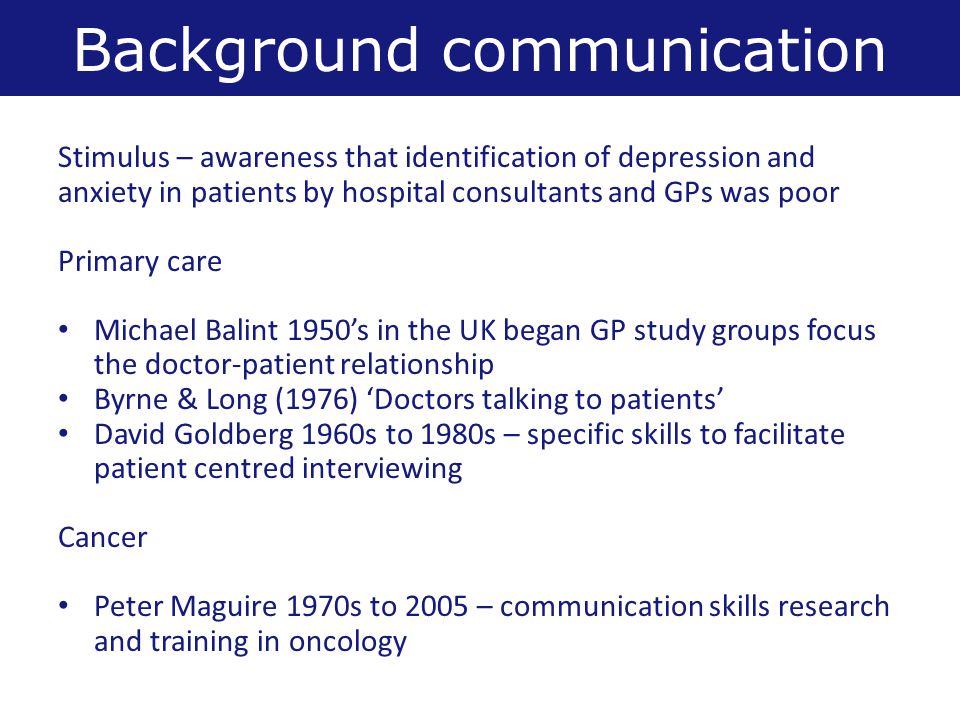 Background communication

Stimulus – awareness that identification of depression and anxiety in patients by hospital consultants and GPs was poor

Primary care

• Michael Balint 1950's in the UK began GP study groups focus the doctor-patient relationship
• Byrne & Long (1976) 'Doctors talking to patients'
• David Goldberg 1960s to 1980s – specific skills to facilitate patient centred interviewing

Cancer

• Peter Maguire 1970s to 2005 – communication skills research and training in oncology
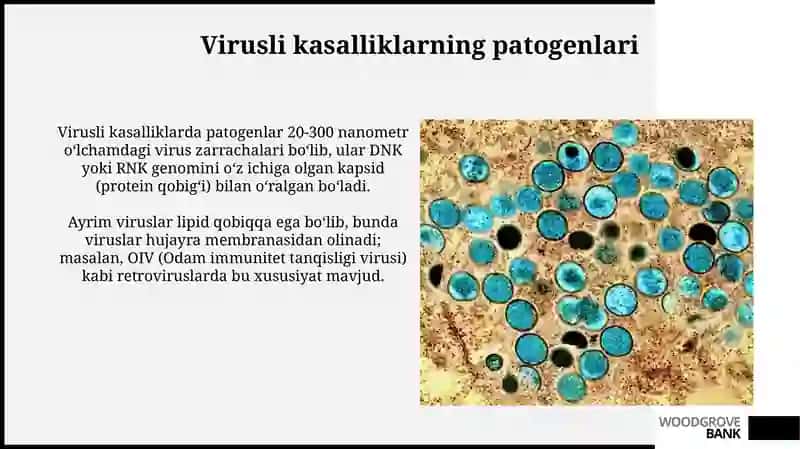 Virusli kasalliklarning patogenlari

Virusli kasalliklarda patogenlar 20-300 nanometr oʻlchamdagi virus zarrachalari boʻlib, ular DNK yoki RNK genomini oʻz ichiga olgan kapsid (protein qobigʻi) bilan oʻralgan boʻladi.

Ayrim viruslar lipid qobiqqa ega boʻlib, bunda viruslar hujayra membranasidan olinadi; masalan, OIV (Odam immunitet tanqisligi virusi) kabi retroviruslarda bu xususiyat mavjud.

WOODGROVE BANK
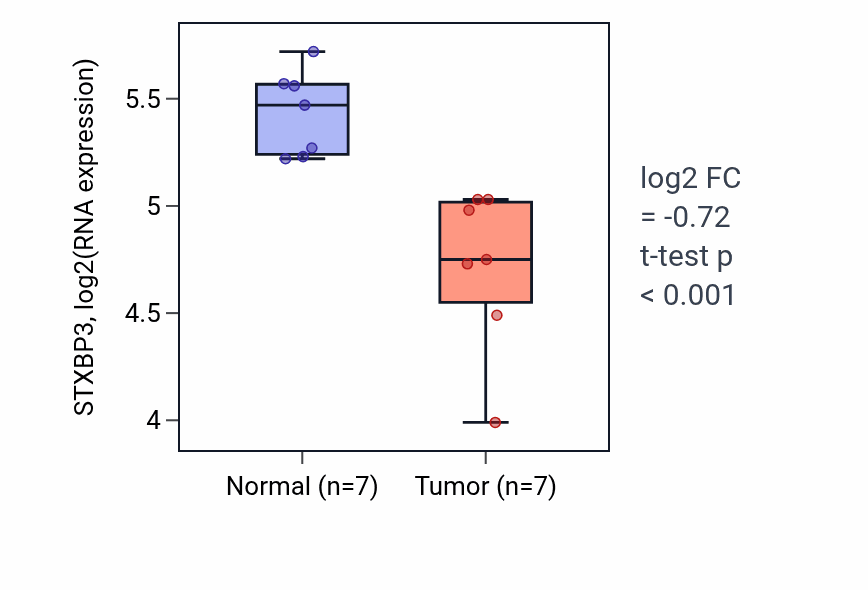 STXBP3, log2(RNA expression)

5.5
5
4.5
4

Normal (n=7)
Tumor (n=7)

log2 FC
= -0.72
t-test p
< 0.001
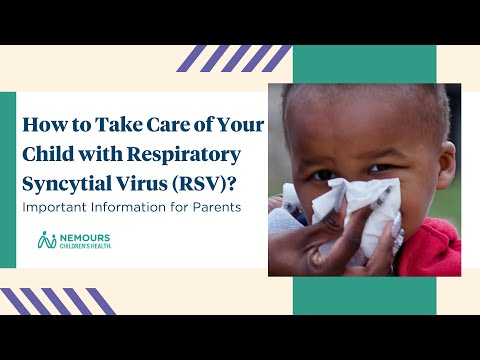 How to Take Care of Your Child with Respiratory Syncytial Virus (RSV)?

Important Information for Parents

NEMOURS
CHILDREN'S HEALTH.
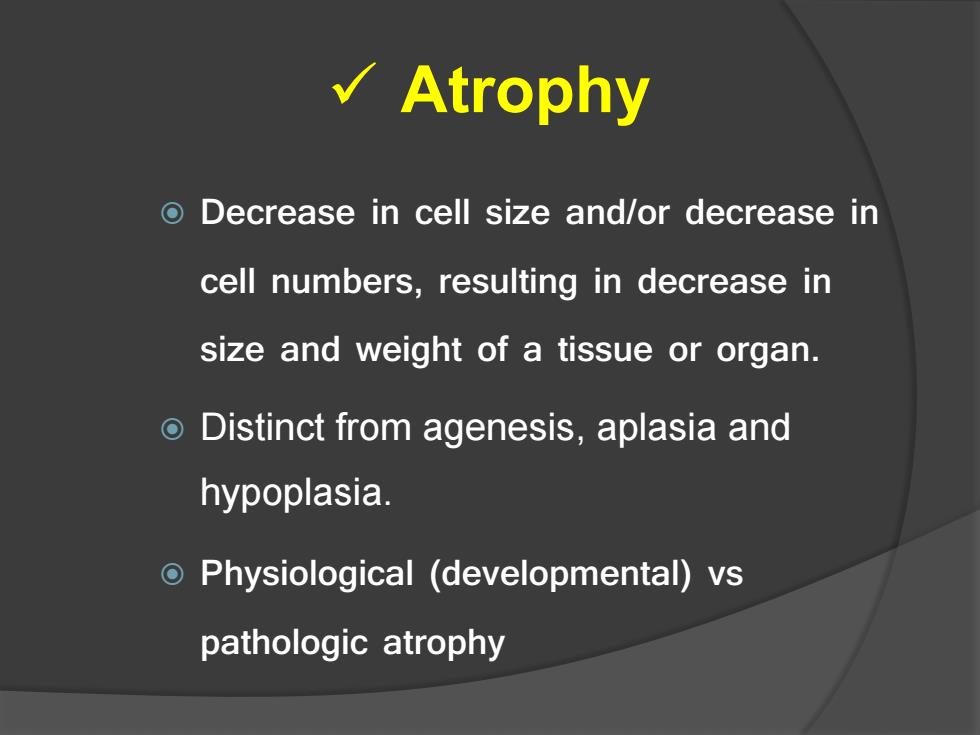 ✓ Atrophy

Decrease in cell size and/or decrease in cell numbers, resulting in decrease in size and weight of a tissue or organ.

Distinct from agenesis, aplasia and hypoplasia.

Physiological (developmental) vs pathologic atrophy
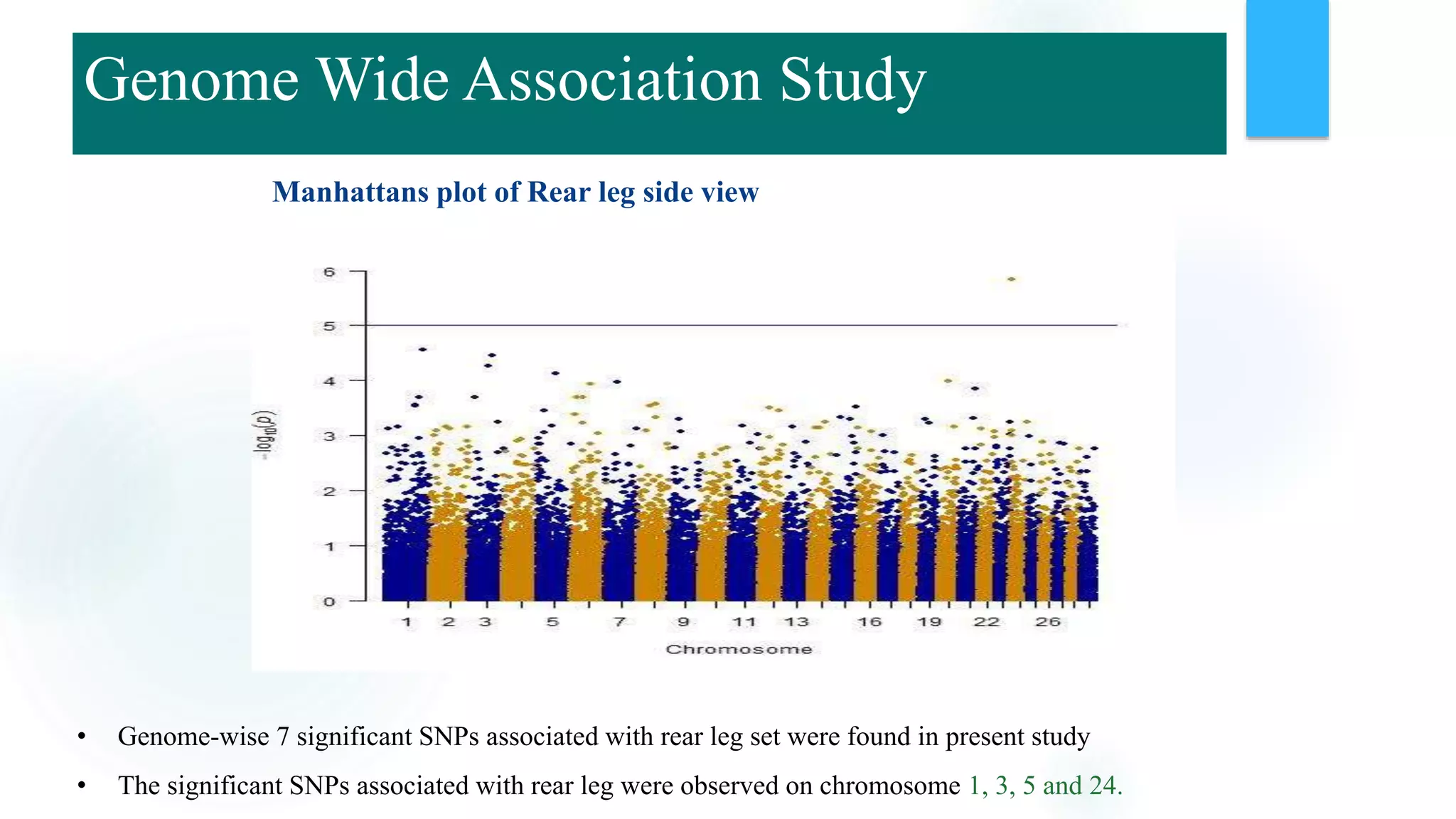 Genome Wide Association Study

Manhattans plot of Rear leg side view

6
5
4
3
2
1
0
$-\log_{10}(p)$

1 2 3 5 7 9 11 13 16 19 22 26
Chromosome

• Genome-wise 7 significant SNPs associated with rear leg set were found in present study

• The significant SNPs associated with rear leg were observed on chromosome 1, 3, 5 and 24.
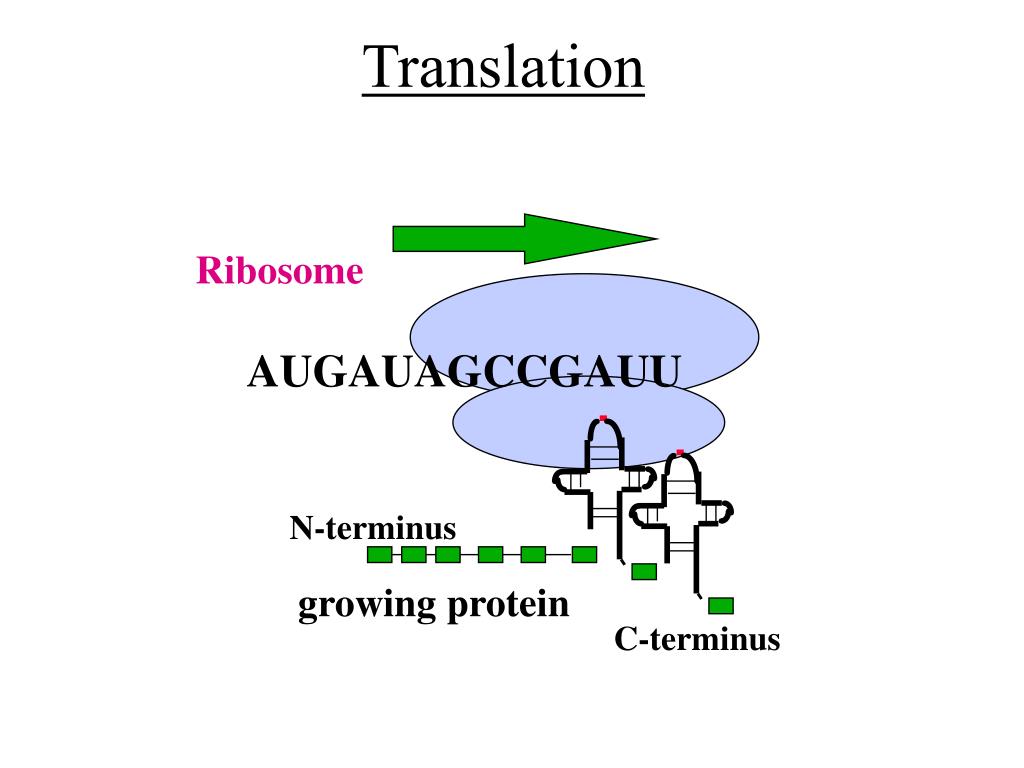 Translation

Ribosome

AUGAUAGCCGAUU

N-terminus

growing protein

C-terminus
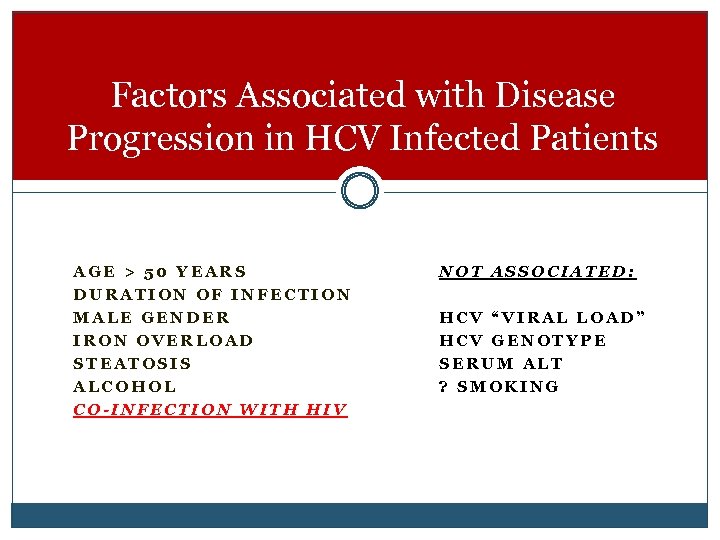 Factors Associated with Disease Progression in HCV Infected Patients

AGE > 50 YEARS
DURATION OF INFECTION
MALE GENDER
IRON OVERLOAD
STEATOSIS
ALCOHOL
CO-INFECTION WITH HIV

NOT ASSOCIATED:

HCV “VIRAL LOAD”
HCV GENOTYPE
SERUM ALT
? SMOKING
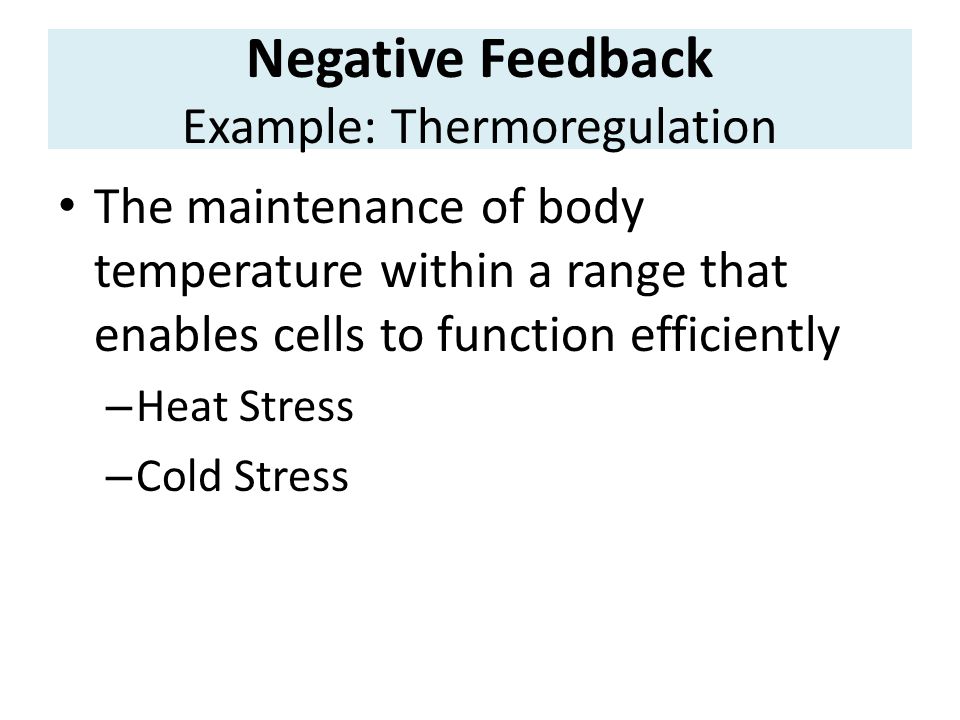 Negative Feedback
Example: Thermoregulation

• The maintenance of body temperature within a range that enables cells to function efficiently
– Heat Stress
– Cold Stress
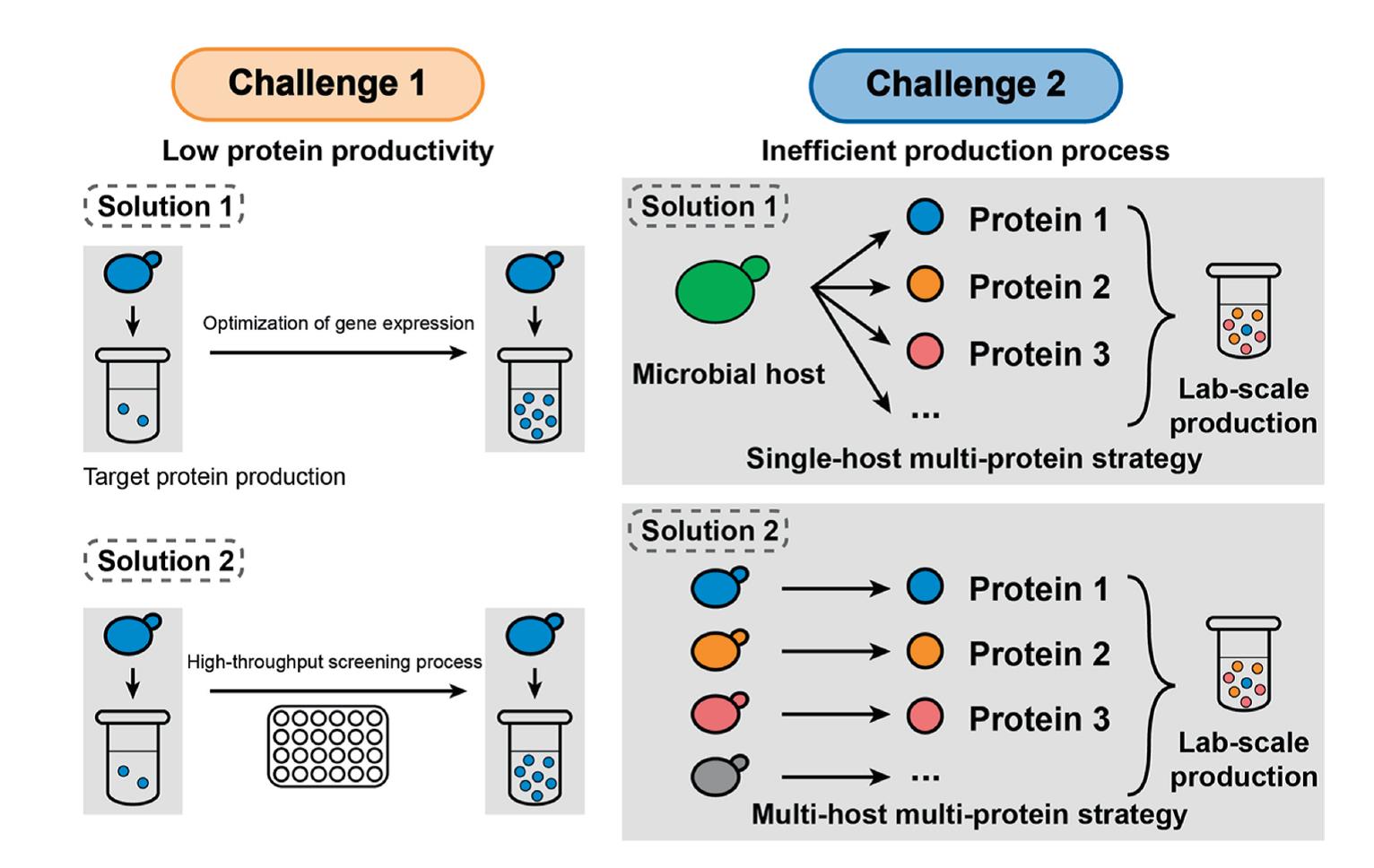 Challenge 1

Low protein productivity

Solution 1

Optimization of gene expression

Target protein production

Solution 2

High-throughput screening process

Challenge 2

Inefficient production process

Solution 1

Microbial host

Protein 1

Protein 2

Protein 3

...

Lab-scale production

Single-host multi-protein strategy

Solution 2

Protein 1

Protein 2

Protein 3

...

Lab-scale production

Multi-host multi-protein strategy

* * * * * * *

Work order: When "SNPs" shows up in a line of the material, report that line.

Your response:
• Genome-wise 7 significant SNPs associated with rear leg set were found in present study
• The significant SNPs associated with rear leg were observed on chromosome 1, 3, 5 and 24.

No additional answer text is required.